Dellmuth received her PhD in political science from the University of Mannheim. Her research as part of her fellowship focused on understanding when, how and why advocacy groups mobilize and gain influence in global marine governance. She used political science and economic tools to enhance understanding of the linkages between advocacy groups, domestic politics, and international governmental organizations in global marine governance.

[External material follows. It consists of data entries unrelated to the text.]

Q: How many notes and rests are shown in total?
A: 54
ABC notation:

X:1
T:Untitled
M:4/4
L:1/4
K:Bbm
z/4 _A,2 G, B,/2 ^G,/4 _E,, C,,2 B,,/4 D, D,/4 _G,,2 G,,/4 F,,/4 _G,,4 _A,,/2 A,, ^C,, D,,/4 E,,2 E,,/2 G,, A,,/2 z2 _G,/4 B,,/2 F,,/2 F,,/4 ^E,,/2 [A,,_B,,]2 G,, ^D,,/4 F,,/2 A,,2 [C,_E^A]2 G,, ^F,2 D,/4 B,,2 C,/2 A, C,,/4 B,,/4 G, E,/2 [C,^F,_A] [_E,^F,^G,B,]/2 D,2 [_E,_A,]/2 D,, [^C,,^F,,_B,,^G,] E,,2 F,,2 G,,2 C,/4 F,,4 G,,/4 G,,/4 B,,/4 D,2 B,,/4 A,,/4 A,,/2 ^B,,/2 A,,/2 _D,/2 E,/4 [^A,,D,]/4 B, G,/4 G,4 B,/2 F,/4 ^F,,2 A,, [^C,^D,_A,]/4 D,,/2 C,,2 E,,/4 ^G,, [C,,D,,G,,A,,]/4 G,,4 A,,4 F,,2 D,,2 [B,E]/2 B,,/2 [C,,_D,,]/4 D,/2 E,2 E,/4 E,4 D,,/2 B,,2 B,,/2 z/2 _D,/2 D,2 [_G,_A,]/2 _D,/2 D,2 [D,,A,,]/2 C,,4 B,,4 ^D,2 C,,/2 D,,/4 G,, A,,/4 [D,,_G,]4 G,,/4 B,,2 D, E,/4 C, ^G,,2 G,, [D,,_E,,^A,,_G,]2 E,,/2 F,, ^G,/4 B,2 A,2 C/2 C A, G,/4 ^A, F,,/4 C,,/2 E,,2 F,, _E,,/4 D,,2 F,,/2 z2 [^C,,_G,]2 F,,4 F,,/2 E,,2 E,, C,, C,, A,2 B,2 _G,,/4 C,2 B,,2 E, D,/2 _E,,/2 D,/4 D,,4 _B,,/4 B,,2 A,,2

lisa-dellmuth-2 250x338In different constellations, Dellmuth and collaborators have examined and identified 1. the patterns and dynamics of NGO participation in Regional Fisheries Management Organizations (RFMOs); 2. the effects of NGO participation on the effectiveness of RFMOs in changing behaviour and enhancing ecological outcomes; and 3. the key organizations shaping outcomes in global marine governance. These works are currently in preparation or under review.

“Nereus has provided me with unique opportunities to engage in collaborative research and build networks in global environmental governance among researchers at universities, research institutes, and think tanks,” says Dellmuth. “These networks and the research experience enabled by Nereus will inform my future work as a Senior Lecturer in International Relations at Stockholm University, where my research activities include climate-security risks and the legitimacy and effectiveness of global environmental governance institutions, including marine institutions such as the RFMOs and the Marine Stewardship Council.”